Five Significant Differences Between Plastic and Paper Pads
Interest in plastic evaporative cooling pads has been steadily increasing since their introduction approximately ten years ago, especially for producers with water quality issues. Though for the most part six-inch plastic pads are interchangeable with six-inch paper pads, and can produce similar cooling, this doesn’t mean there are not significant differences between plastic and paper pads. Not taking into account these potentially important differences can result in an increased likelihood of heat-stressed birds and wet litter in houses equipped with plastic pads.

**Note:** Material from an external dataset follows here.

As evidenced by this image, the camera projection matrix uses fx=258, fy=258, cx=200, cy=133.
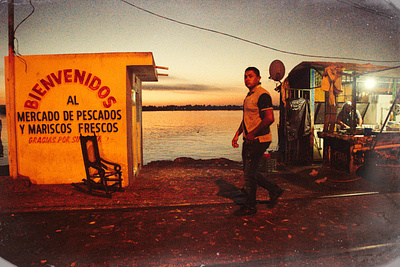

1) Plastic pads are more prone to carry water into pad rooms. The flutes (the holes which air passes through) in plastic pads tend to be U-shaped and are much larger than those in traditional pads. Paper pads have alternating 45o and 15o flute angles. The 45o flutes are sloped downward toward the outside surface of the pad which helps to keep most of the water on the outside surface of the pad. The inside surface of a paper pad will be damp, but there will be essentially no water flowing over the surface. In contrast, air flow through the large U-shaped flutes tends to pull water from the outside surface of the pad to the inside surface of the pad, resulting in a substantial amount of water flowing over the inside surface of the pad (Figure 3). Large water droplets collect on the inside surface of the pad which tend to be blown into the pad room, causing water to collect on the pad room floor (Figures 1 and 2). Though this is not necessarily a major problem for houses with pad rooms, it can result in significant litter wetting if the pads are installed directly on the side of a house. For this reason it is not generally advisable to install plastic pads in systems mounted directly on the side wall of a poultry house.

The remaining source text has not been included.